- RECORDS TO USE:
━━━━

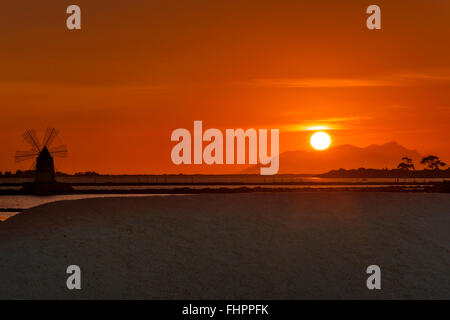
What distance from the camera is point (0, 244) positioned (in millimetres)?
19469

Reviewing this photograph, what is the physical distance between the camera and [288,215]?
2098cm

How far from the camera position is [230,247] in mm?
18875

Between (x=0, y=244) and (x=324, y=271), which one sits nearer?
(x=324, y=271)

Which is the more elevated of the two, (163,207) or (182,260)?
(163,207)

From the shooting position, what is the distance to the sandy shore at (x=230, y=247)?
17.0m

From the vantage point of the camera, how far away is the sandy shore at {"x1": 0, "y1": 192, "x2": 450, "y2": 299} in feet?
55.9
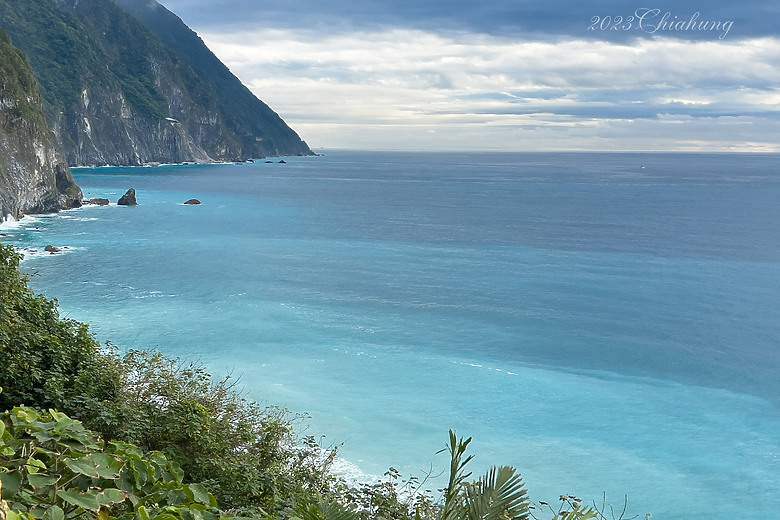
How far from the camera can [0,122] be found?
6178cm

━━━━

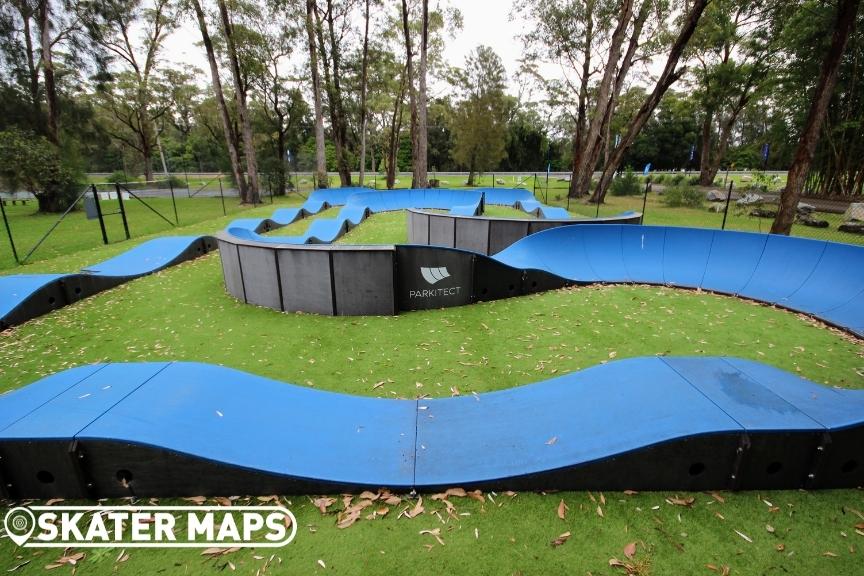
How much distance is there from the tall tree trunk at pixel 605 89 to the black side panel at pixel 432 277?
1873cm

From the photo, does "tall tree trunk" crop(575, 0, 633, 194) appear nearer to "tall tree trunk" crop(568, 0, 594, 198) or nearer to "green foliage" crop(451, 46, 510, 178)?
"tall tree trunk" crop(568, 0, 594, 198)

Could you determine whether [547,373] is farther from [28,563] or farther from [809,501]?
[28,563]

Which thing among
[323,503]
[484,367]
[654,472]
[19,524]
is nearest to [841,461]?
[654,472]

━━━━

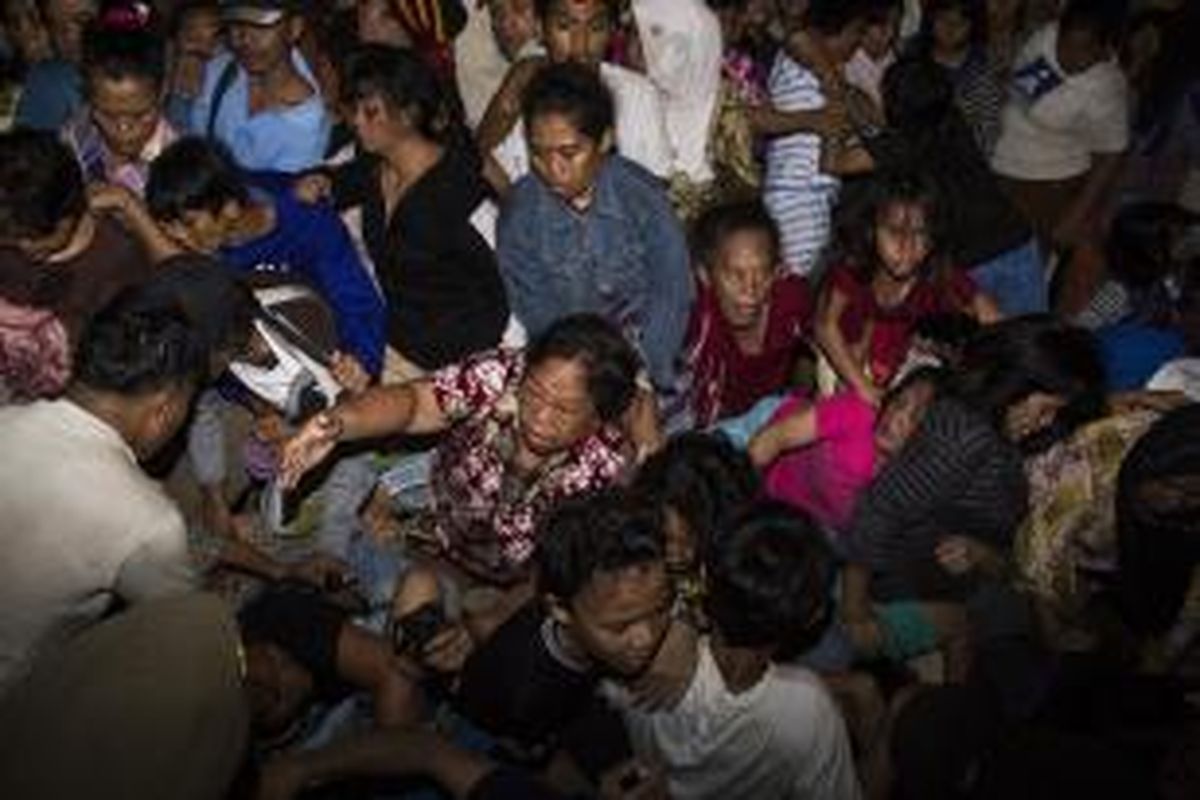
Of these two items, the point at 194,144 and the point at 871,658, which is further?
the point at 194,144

━━━━

- DIRECTIONS: Count the lines in the items above that contain the word "trunk". Give only the number.

- THE REPLY: 3